Citi also believes the company is well placed to exploit growing Chinese demand and forecasts FY16 earnings of $22.5m, 12% ahead of prospectus forecasts. The company generated $14m in product demand in Asia (mostly China) in FY15, the broker observes, and this is expect to rise to $52m by FY18. The company is the only listed NZ-based manufacturer and is lifting its marketing intensity towards Chinese consumers.
Citi considers the trading multiples are fair, with a price/earnings ratio of 27 on the back of forecast compound earnings growth rates at around 29% out to FY18. Upside should be driven by better sales growth in China, which has boosted the multiples for relevant comparable companies, the broker observes. Citi has initiated coverage with a Neutral rating and $2.85 target.
Of most interest to the broker is the fact the company does most of its own manufacturing and sports categories have significant sales and margin growth.
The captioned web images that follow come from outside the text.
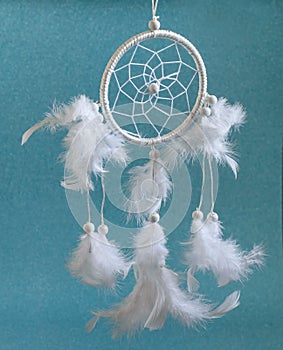 White Dreamcatcher with feathers on the blue baackground. Ethnic amulet of  native american, indian interior decoration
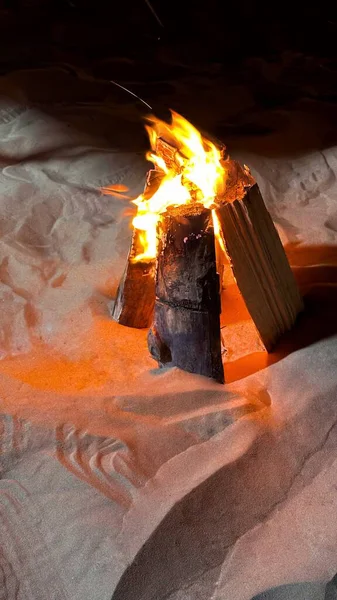 Crackling bonfire on sandy beach at dusk creating a warm glow, Campfire atmosphere, outdoor adventure and evening relaxation.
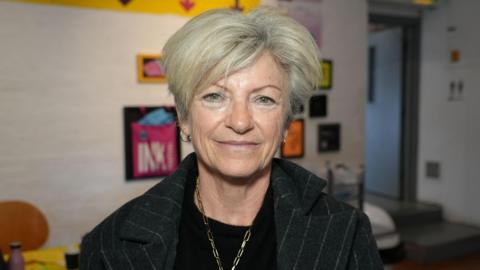 An older woman with short hair. She is wearing a black coat and top and has a gold chain necklace on.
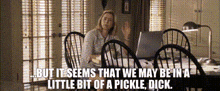 a woman sits at a table with a laptop and says but it seems that we may be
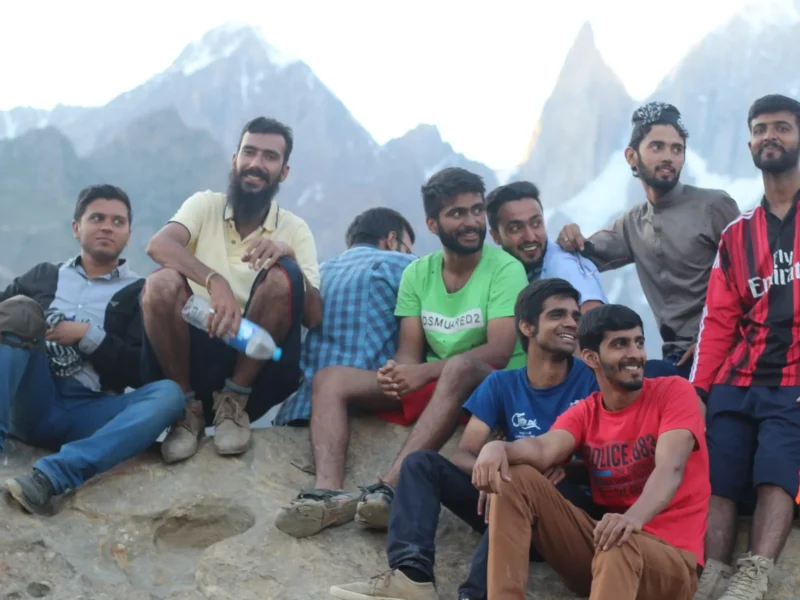 Travellers relaxing on rocks below rugged peaks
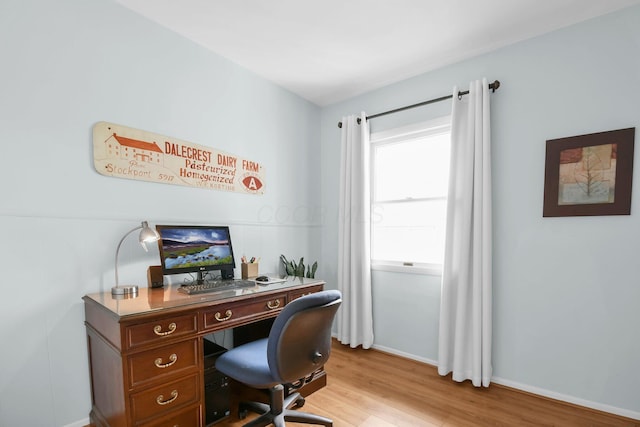 office with light wood-style floors and baseboards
The Chinese market represents 23% of Citi's valuation. Sales of products for consumption in China, which is 8.0% of total revenue, are handled by Chinese traders which purchase the product in Australia, largely via e-commerce platforms.
The broker also expects the brand profile to improve through marketing expenditure. The company is at a disadvantage to large competitors such as Blackmores ((BKL)) and Swisse in terms of its size but its security of supply is a potential advantage, in the Citi's opinion, because of in-house production and a unique NZ heritage. Still, the lack of marketing scale needs to be addressed in order to build the brand profile, the broker asserts.
Risks include customs and registration in China. There are proposed changes in the wings, but the restrictions still appear to Citi to be tight regarding imports of vitamins. If they become easier, however, there may be more global competition for vitamin sales in China.
JP Morgan takes up coverage with an Overweight rating and $3.00 target, noting that over the last five years the vitamin and supplements category in Australia has grown at a 9.6% compound annual rate with sports nutrition growing at a 14% rate. An ageing population and growing awareness of the importance of preventative health measures are a trend which the broker believes will underpin further growth for Vitaco.
Vitaco's vertically integrated business model is a key feature of the company, the broker contends. It controls a large portion of its manufacturing base and this is a key strategic advantage given the majority of its competitors rely on third-party contract manufacturers. The benefits of this in-house production include lower cost of goods sold, quality control and the speed to market.
A total of two Buy ratings and one Hold feature for Vitaco on FNArena's database. The consensus target is $3.03, signalling 10.3% upside to the last share price.